Kevin D. Sawyer is an African American native of San Francisco, California, born in 1963. He has written numerous unpublished short stories, memoirs, essays, poems, and journals on incarceration and other subjects. Some of his work has appeared in the San Francisco Chronicle, 580 Split, San Quentin News, Columbia Journalism Review, The Guardian, Harvard Journal of African American Policy, Brothers in Pen anthologies, Iron City Magazine, San Francisco Bay View, Street Spirit, The Pioneer, California Prison Focus, Oakland Post, Davis Vanguard, American Prison Writing Archive, Filter Magazine, PEN America, Prison Journalism Project, UCLA Law Review, The News Station, El Tecolote, Journal of Prisoners on Prisons, Wall City, and The Life of the Law.

Sawyer is the associate editor for San Quentin News and a member of the Society of Professional Journalists. He’s a 2019 PEN America Honorable Mention winner for nonfiction, a 2016 recipient of The James Aronson Award for Community Journalism, and he was on the San Quentin News team that won the Society of Professional Journalists’ 2014 James Madison Freedom of Information Award.

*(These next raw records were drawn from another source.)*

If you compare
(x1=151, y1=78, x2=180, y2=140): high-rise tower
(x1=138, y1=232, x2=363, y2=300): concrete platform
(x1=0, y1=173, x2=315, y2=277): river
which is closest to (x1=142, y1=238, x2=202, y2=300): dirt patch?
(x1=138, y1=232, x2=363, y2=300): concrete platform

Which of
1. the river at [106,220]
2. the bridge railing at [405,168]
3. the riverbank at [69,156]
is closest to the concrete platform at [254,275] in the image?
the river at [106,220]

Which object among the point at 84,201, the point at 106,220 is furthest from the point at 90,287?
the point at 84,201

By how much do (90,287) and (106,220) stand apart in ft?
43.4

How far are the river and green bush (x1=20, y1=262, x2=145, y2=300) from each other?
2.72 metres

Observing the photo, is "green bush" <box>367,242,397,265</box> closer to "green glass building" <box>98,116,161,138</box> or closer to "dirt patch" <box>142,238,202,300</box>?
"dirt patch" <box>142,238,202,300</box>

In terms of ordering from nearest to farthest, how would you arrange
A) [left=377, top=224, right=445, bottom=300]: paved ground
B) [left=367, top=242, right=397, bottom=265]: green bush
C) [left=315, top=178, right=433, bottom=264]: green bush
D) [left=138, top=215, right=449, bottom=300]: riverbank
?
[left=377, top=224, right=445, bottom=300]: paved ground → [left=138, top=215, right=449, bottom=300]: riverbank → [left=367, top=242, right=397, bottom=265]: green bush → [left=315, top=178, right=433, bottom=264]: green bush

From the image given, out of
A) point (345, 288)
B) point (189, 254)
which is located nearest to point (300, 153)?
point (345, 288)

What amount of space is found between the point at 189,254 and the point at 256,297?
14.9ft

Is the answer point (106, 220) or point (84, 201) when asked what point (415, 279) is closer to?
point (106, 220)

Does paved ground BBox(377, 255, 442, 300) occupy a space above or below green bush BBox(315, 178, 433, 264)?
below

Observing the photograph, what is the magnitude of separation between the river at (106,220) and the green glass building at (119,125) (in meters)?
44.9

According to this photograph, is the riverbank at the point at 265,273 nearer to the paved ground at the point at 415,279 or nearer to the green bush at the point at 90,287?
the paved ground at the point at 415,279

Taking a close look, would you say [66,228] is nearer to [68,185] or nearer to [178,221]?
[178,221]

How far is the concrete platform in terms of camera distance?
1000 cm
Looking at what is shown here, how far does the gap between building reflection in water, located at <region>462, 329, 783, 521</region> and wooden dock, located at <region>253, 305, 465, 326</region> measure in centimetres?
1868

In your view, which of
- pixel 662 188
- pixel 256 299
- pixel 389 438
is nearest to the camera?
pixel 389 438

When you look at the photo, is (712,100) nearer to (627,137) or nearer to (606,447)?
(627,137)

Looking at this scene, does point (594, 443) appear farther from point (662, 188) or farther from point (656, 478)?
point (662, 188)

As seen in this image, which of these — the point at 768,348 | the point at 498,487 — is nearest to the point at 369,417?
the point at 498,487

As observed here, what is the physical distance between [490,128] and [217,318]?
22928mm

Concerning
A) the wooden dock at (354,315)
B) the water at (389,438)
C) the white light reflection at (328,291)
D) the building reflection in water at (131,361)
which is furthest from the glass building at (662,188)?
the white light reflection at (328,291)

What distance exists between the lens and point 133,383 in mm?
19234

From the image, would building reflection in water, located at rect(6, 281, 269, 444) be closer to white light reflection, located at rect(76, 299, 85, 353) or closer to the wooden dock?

Prior to incarceration, Sawyer worked fourteen continuous years in the telecommunications industry for several corporations. He’s a certified electrician through the National Center for Construction Education and Research and a practiced guitar and piano player. He holds a Bachelor of Arts degree in mass communication with a special broadcasting option from California State University, Hayward, and a Diploma as paralegal/legal assistant from Blackstone Career Institute. He is currently working on a novel.